> **Consigne**
Sélectionnez toutes les lignes du listing qui contiennent la chaîne « instances ». La casse compte.

> **Données fournies**
* * *

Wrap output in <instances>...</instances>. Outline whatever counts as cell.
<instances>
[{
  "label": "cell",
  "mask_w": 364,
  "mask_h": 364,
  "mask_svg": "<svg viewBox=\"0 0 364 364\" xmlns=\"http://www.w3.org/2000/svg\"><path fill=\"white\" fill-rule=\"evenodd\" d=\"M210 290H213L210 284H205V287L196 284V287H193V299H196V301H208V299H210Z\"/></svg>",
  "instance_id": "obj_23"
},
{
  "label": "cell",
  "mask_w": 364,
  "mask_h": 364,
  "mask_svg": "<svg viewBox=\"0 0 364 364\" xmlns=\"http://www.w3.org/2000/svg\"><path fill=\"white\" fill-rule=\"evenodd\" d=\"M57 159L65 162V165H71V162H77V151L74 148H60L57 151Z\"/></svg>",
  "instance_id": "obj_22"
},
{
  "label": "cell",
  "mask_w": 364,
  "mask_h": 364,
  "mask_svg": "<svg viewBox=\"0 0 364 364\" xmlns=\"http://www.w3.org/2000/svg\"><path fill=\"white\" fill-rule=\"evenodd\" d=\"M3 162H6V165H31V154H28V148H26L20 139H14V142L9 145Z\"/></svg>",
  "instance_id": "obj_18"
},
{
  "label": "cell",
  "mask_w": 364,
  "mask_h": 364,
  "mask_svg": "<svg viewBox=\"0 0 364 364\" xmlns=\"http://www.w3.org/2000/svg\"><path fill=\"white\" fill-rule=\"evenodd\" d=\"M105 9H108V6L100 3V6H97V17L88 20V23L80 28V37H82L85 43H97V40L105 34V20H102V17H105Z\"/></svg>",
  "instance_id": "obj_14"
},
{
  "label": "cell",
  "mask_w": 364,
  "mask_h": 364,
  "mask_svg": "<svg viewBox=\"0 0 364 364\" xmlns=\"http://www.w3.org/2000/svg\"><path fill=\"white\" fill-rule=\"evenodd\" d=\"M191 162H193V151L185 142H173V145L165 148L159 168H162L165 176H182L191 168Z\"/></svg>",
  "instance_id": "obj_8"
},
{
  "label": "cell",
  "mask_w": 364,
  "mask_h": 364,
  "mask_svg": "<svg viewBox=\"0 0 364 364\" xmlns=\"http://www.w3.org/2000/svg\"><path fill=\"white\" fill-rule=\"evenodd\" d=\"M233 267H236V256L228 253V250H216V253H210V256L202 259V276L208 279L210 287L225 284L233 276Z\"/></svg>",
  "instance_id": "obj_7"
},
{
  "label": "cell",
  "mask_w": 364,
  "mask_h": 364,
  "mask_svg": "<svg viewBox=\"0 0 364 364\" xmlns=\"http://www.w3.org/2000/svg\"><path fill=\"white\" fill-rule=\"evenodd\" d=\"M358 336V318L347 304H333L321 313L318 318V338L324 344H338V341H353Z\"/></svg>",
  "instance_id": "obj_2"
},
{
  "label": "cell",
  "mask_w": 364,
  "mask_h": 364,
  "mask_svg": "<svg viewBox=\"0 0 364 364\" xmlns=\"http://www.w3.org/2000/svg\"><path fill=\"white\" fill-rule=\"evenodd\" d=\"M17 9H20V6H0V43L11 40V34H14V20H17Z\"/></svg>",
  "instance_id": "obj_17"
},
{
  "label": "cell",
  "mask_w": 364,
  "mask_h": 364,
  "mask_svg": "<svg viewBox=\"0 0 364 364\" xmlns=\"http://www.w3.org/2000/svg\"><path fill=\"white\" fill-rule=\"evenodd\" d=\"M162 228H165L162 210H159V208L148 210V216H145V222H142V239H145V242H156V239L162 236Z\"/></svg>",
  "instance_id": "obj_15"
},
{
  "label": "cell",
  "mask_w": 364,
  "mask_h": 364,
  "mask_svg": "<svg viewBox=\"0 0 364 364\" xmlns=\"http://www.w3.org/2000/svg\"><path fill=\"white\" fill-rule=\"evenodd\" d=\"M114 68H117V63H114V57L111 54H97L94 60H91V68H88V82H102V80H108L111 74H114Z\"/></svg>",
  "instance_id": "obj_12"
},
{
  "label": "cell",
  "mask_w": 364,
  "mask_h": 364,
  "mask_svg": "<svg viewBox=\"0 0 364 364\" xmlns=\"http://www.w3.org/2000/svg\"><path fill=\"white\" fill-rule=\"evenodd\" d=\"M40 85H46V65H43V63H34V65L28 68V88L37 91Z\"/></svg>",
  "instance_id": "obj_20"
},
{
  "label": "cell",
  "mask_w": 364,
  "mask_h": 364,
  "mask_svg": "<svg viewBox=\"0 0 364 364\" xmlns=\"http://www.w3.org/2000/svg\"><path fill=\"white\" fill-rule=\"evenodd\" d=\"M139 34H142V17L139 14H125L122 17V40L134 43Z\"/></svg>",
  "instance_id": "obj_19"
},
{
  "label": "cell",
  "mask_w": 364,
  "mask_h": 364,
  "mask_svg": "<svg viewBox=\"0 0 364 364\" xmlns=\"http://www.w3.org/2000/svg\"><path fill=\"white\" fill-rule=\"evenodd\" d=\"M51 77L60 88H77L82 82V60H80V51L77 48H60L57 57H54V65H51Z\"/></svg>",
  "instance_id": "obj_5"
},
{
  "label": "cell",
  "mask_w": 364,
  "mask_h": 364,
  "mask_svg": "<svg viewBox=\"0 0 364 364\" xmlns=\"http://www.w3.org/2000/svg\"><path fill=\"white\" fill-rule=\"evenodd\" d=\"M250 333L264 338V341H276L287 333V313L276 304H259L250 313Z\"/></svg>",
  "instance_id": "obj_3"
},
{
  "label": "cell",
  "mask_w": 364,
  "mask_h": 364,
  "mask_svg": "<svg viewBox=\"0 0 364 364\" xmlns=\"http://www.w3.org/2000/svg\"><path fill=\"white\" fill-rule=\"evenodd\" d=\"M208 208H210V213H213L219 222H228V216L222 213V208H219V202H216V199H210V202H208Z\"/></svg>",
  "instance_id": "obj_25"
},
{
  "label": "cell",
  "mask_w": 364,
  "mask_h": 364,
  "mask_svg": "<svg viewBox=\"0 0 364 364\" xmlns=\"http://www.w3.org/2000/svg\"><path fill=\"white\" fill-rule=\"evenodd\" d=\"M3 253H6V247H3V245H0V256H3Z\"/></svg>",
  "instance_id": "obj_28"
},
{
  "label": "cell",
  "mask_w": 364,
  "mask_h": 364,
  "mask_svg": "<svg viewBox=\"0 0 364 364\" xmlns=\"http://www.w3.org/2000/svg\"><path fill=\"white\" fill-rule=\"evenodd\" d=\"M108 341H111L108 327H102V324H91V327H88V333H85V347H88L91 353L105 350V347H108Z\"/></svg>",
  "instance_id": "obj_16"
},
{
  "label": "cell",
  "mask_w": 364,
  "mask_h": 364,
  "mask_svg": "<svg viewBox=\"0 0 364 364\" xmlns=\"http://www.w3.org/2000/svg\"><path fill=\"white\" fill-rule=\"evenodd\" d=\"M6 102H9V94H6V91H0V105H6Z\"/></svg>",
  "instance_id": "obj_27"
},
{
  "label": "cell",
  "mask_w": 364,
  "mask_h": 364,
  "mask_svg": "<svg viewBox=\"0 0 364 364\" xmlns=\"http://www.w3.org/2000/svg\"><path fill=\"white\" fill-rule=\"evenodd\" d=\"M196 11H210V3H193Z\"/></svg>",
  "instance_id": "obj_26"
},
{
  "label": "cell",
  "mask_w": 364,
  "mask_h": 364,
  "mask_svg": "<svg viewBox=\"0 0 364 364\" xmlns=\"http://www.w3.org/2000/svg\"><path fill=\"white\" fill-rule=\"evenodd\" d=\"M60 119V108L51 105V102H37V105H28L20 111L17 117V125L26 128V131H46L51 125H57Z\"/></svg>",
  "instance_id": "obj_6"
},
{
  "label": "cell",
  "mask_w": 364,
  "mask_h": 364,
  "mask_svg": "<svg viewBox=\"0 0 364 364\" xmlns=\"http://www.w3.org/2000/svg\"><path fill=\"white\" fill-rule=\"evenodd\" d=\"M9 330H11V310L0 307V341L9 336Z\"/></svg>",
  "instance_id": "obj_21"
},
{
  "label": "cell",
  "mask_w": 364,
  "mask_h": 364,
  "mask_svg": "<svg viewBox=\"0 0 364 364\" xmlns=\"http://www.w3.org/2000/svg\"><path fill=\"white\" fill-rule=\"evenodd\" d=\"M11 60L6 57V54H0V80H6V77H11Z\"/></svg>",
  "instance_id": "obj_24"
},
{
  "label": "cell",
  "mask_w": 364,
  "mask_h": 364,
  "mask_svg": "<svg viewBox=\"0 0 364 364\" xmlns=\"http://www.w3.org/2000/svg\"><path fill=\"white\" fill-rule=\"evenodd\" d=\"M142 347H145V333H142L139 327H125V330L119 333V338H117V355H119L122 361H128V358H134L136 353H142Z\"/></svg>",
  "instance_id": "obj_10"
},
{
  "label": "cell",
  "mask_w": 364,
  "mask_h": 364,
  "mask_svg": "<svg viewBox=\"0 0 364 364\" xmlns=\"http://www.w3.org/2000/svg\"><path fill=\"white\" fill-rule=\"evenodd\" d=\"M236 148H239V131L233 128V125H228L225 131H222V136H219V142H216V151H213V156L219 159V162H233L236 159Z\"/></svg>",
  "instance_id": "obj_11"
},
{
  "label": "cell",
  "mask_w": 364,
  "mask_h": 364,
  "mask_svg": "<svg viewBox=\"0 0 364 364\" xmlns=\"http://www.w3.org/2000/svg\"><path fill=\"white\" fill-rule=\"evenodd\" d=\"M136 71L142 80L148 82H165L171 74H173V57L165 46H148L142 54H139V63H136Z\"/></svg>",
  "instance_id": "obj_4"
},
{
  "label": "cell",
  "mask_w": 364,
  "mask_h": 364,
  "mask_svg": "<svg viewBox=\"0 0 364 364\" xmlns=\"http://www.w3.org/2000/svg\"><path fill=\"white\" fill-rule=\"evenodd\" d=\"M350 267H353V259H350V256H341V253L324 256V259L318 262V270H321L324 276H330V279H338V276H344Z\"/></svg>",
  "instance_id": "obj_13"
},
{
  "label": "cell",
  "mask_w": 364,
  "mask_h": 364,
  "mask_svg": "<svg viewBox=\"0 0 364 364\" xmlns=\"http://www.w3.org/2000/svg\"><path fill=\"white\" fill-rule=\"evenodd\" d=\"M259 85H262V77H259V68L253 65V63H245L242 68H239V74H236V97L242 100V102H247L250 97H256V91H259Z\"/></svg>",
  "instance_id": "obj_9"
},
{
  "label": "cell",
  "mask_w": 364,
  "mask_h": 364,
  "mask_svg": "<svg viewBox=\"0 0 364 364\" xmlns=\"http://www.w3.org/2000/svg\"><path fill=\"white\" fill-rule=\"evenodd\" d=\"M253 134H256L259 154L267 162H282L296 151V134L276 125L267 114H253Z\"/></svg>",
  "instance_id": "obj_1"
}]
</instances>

* * *

> **Résultat**
Wrap output in <instances>...</instances>. Outline whatever counts as cell.
<instances>
</instances>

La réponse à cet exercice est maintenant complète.